Para as irmãs, suas criações são intrinsecamente ligadas de onde vieram e quem são. "A periferia é o nosso quintal, nossa casa e nossa vida, entendemos que não é uma estética; a periferia nada mais é do que identidade e cultura", ressalta Tamara. "Não precisamos sair ou entrar em nenhuma bolha, nós somos a marginalidade e a radicalidade do que a periferia é de verdade."
Apesar da hostilidade e do preconceito que ainda enfrentam no mercado de moda independente de Brasília, as irmãs mantêm a força e a convicção. "Hoje, podemos dizer com mais liberdade que a periferia é o centro de Brasília com tanta cultura radical", celebra Tamara.
Resistência e autenticidade
A mensagem que a Slanvy Brasil quer passar é clara: "Nós, duas irmãs pretas e periféricas, que não temos nenhum bem e não somos herdeiras de nada, estamos aqui, resistindo e produzindo moda", declara Niko. A moda periférica, para elas, é um pilar da valorização cultural. "Não é diferente de quaisquer outros produtos necessários no dia a dia. A moda garante não só conforto, mas também uma identidade própria daquele que faz uso dela", completa Tamara. "A periferia não é uma estética ou uma moda passageira, usar kenner, blusa de time e Oakley não faz de você um periférico, mas faz de nós uma cultura."
A Slanvy Brasil tornou-se um exemplo de empreendedorismo feminino. "Empreendedorismo é uma palavra que vem carregada de desafios e, para ser empreendedor na quebrada, é preciso muito foco e garra", pontua Tamara.

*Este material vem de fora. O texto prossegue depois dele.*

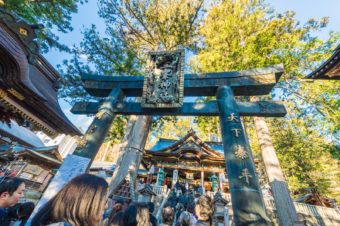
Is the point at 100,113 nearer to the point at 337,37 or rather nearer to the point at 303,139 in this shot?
the point at 337,37

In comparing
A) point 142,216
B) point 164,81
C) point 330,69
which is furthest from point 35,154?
point 330,69

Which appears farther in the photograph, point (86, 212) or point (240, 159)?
point (240, 159)

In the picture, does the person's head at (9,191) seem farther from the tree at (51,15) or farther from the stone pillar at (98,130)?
the tree at (51,15)

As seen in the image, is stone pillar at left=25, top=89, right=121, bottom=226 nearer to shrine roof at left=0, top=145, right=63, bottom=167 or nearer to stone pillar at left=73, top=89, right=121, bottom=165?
stone pillar at left=73, top=89, right=121, bottom=165

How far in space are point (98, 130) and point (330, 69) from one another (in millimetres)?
7719

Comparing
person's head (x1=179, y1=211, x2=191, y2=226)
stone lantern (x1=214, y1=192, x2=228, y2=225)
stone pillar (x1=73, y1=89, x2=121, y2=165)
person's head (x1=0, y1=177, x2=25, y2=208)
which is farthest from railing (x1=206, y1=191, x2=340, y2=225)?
person's head (x1=0, y1=177, x2=25, y2=208)

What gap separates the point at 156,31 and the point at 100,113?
7722 millimetres

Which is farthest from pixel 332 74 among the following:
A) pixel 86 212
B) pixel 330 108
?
pixel 86 212

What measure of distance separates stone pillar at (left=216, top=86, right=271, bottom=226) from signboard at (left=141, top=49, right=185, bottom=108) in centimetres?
120

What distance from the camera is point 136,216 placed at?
218 cm

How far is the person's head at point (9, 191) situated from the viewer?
2.18m

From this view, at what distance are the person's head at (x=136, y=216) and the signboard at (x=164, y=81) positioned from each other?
2.40m

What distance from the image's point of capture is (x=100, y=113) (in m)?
4.25

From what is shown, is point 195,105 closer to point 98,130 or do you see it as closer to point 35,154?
point 98,130
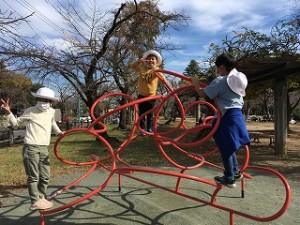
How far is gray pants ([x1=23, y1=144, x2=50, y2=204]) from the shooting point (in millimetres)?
4562

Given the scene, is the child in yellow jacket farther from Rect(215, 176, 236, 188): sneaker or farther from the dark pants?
Rect(215, 176, 236, 188): sneaker

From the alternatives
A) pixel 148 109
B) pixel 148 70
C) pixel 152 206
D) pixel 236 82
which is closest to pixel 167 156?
pixel 152 206

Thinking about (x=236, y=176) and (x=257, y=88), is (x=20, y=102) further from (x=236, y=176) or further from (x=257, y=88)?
(x=236, y=176)

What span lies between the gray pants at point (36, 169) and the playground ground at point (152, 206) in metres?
0.63

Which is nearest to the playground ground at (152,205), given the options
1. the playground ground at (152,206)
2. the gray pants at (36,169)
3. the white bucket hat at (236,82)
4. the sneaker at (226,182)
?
the playground ground at (152,206)

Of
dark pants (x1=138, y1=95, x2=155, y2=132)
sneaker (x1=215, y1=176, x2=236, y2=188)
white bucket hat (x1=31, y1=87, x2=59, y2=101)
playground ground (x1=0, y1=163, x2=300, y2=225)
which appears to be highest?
white bucket hat (x1=31, y1=87, x2=59, y2=101)

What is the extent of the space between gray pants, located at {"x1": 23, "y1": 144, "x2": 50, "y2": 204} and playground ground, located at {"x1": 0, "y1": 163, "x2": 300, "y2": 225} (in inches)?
24.9

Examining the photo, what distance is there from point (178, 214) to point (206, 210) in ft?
1.51

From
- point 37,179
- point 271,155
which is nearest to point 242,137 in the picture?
point 37,179

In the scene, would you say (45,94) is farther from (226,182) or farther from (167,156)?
(226,182)

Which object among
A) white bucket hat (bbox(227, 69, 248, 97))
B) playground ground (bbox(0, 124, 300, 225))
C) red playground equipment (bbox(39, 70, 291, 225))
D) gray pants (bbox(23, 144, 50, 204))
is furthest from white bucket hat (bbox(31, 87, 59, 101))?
white bucket hat (bbox(227, 69, 248, 97))

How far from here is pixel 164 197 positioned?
239 inches

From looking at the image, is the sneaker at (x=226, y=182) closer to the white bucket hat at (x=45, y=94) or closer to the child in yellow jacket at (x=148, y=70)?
the child in yellow jacket at (x=148, y=70)

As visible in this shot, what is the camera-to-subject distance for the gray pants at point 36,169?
456 centimetres
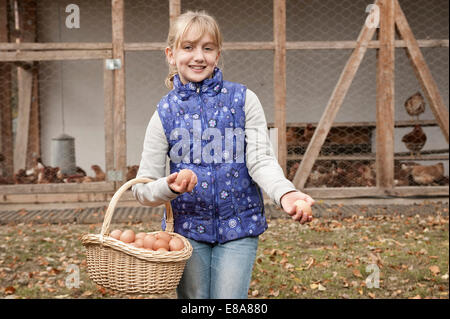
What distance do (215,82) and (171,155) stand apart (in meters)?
0.34

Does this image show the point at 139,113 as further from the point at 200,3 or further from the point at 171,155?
the point at 171,155

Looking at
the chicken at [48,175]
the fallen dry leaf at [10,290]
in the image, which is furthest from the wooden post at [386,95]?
the fallen dry leaf at [10,290]

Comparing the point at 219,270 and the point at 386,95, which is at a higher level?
the point at 386,95

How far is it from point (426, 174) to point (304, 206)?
671 cm

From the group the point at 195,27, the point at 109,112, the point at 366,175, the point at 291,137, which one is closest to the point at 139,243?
the point at 195,27

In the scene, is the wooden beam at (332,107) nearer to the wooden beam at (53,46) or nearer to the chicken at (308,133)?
the chicken at (308,133)

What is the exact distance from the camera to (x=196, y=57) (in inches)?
77.5

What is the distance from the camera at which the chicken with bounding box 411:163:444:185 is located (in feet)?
24.8

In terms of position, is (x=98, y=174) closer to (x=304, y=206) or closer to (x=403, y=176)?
(x=403, y=176)

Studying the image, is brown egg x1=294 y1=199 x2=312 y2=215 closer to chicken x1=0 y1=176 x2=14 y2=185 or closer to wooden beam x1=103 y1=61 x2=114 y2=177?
wooden beam x1=103 y1=61 x2=114 y2=177

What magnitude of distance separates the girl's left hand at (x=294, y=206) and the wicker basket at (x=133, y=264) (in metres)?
0.41

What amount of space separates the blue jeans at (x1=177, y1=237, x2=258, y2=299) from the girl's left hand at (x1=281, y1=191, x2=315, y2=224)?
40 centimetres

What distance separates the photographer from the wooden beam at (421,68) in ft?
22.4
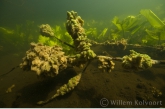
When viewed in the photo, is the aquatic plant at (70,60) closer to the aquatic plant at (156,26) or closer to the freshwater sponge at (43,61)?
the freshwater sponge at (43,61)

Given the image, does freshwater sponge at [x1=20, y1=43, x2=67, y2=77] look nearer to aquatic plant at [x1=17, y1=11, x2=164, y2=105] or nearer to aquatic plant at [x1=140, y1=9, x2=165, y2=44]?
aquatic plant at [x1=17, y1=11, x2=164, y2=105]

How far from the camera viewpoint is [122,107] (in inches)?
90.2

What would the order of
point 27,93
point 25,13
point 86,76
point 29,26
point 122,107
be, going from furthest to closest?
point 25,13 → point 29,26 → point 86,76 → point 27,93 → point 122,107

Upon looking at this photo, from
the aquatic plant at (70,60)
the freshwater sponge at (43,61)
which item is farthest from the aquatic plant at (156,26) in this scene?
the freshwater sponge at (43,61)

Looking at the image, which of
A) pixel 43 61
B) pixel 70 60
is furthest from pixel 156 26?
pixel 43 61

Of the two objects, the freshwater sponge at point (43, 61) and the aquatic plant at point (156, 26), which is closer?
the freshwater sponge at point (43, 61)

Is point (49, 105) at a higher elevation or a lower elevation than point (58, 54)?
lower

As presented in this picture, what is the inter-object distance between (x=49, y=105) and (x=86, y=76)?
1.17 metres

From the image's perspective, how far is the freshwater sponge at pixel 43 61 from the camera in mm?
2164

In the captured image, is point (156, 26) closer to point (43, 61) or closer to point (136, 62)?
point (136, 62)

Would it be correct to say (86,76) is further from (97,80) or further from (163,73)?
(163,73)

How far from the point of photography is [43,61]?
2281 mm

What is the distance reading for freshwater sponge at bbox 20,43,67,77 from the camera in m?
2.16

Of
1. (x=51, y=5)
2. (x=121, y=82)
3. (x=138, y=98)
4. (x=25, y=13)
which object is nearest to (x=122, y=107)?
(x=138, y=98)
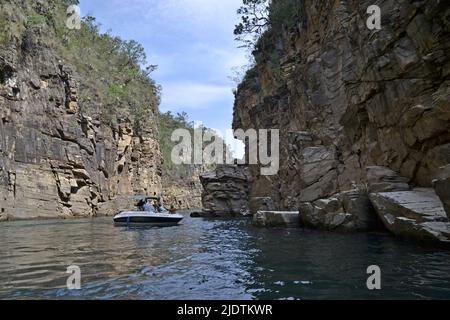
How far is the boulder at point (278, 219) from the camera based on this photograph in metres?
20.7

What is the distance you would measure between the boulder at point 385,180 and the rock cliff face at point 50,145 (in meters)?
27.5

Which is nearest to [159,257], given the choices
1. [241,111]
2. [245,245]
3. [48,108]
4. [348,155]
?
[245,245]

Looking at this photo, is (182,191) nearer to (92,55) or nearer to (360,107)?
(92,55)

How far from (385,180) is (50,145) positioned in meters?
31.7

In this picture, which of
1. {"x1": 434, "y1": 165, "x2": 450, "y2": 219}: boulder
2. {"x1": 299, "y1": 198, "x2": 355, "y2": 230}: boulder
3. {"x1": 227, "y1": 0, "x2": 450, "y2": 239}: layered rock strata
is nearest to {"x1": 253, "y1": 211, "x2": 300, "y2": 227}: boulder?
{"x1": 299, "y1": 198, "x2": 355, "y2": 230}: boulder

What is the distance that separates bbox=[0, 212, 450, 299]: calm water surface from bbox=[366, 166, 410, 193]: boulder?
2.15m

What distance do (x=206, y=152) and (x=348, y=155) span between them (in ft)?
282

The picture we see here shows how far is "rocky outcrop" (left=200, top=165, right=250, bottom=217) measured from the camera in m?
39.3

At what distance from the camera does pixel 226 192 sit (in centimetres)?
3981

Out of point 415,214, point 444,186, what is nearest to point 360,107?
point 415,214
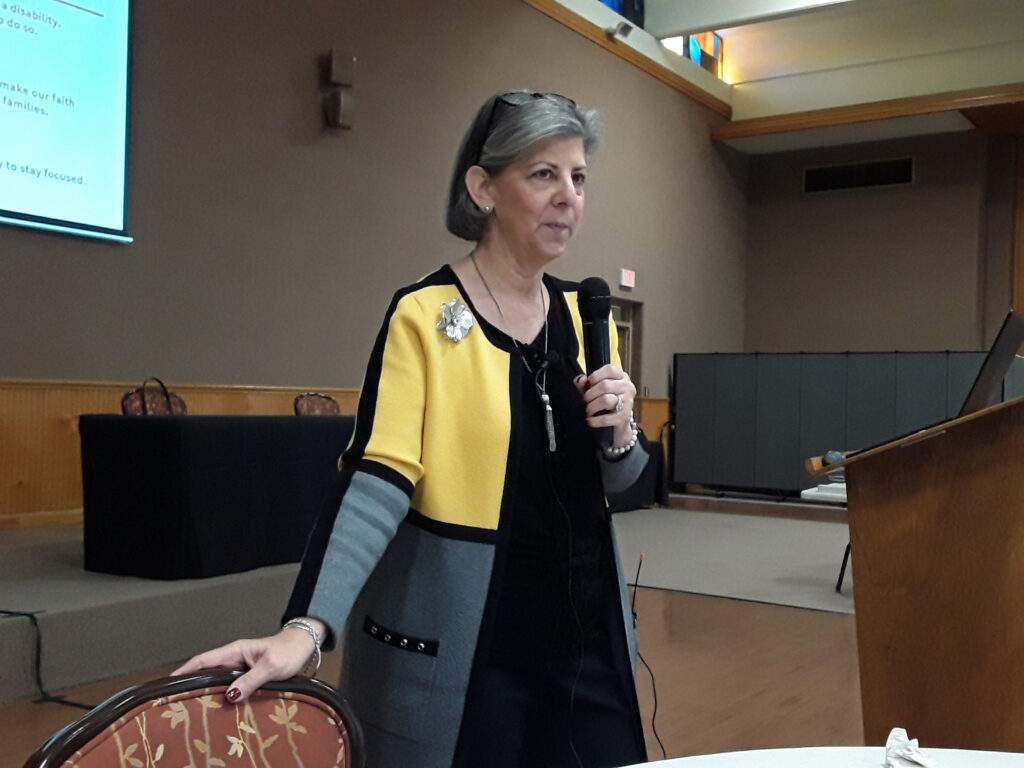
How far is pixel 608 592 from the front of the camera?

Apesar de contarem com o apoio dos clientes e o cuidado incondicional da mãe, as duas trabalham sozinhas e de forma autônoma. As irmãs contam que são conscientes dos desafios do mercado independente, e priorizam a saúde mental, até mesmo dispensando encomendas quando necessário. "Ser empreendedora é, sobretudo, um risco.", diz Tamara.
A alta temporada de encomendas acontece em grandes festivais de Brasília, como Na Praia e Meskla, e o final e meio do ano são sempre agitados. O público-alvo, que começou com jovens periféricos e universitários, hoje inclui artistas como As Margaridas, Maria Rita, e clientes de todo o país.
A Slanvy Brasil é a principal fonte de renda de Niko e um pilar financeiro para a família; e as peças são tão diversas quanto a criatividade das irmãs: camisas, bermudas, saias, shorts, durags, luvas, buckets, quipás e o que mais a imaginação do cliente ousar pedir.
A divulgação da marca acontece nas redes sociais, mas a maior força está no boca a boca. "A nossa maior divulgação vem por parte dos nossos clientes que, sempre voltam e sempre indicam o nosso trabalho", finaliza Niko.